## PROBLEM STATEMENT:
Please make an exact copy of the lines from the one holding "2 Social skævrekruttering" through the end of the data, both ends included, with no pictures.

## DATA FOR THIS TASK:
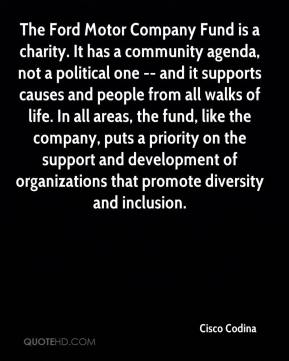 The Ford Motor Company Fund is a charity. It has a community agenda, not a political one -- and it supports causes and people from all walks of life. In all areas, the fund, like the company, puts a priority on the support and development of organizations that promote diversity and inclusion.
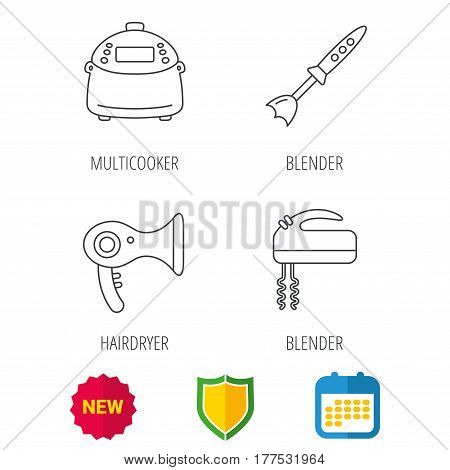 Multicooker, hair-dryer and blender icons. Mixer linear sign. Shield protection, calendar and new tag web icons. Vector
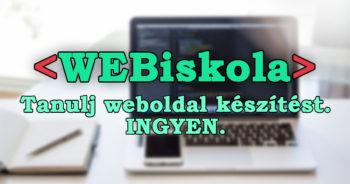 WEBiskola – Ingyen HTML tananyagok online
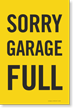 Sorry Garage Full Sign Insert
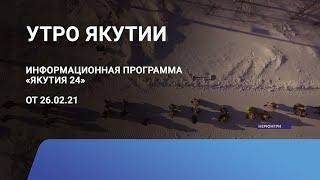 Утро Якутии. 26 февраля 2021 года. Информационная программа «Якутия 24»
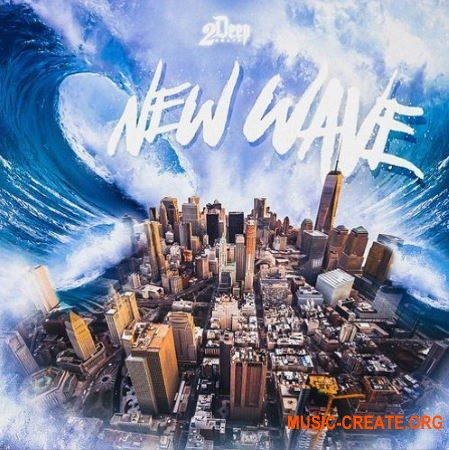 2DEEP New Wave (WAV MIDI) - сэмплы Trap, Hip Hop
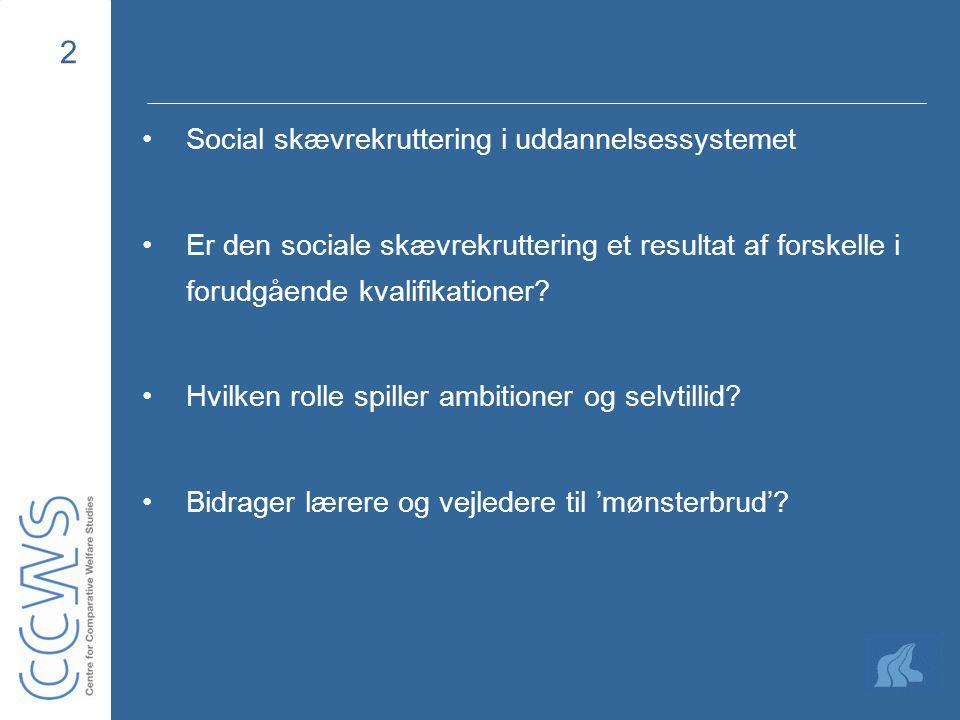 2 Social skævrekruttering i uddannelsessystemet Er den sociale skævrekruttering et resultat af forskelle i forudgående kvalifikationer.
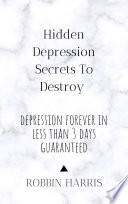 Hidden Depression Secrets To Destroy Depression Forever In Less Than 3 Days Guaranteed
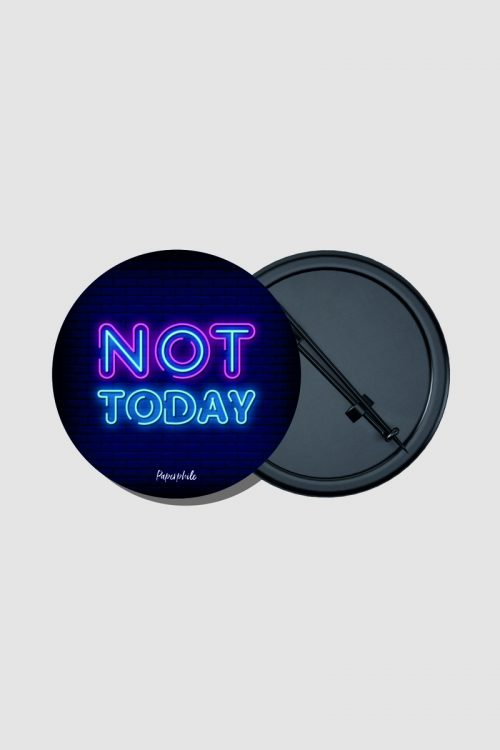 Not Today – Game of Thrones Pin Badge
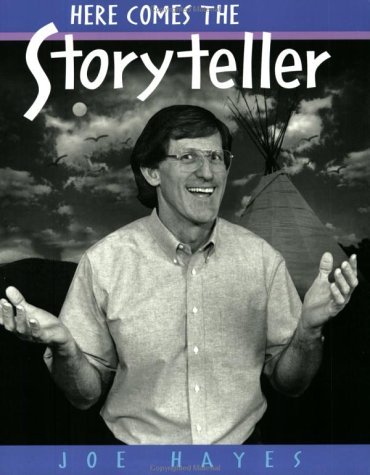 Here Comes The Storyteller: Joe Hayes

## SOLUTION FOR THIS EXERCISE:
 2 Social skævrekruttering i uddannelsessystemet Er den sociale skævrekruttering et resultat af forskelle i forudgående kvalifikationer.
 Hidden Depression Secrets To Destroy Depression Forever In Less Than 3 Days Guaranteed
 Not Today – Game of Thrones Pin Badge
 Here Comes The Storyteller: Joe Hayes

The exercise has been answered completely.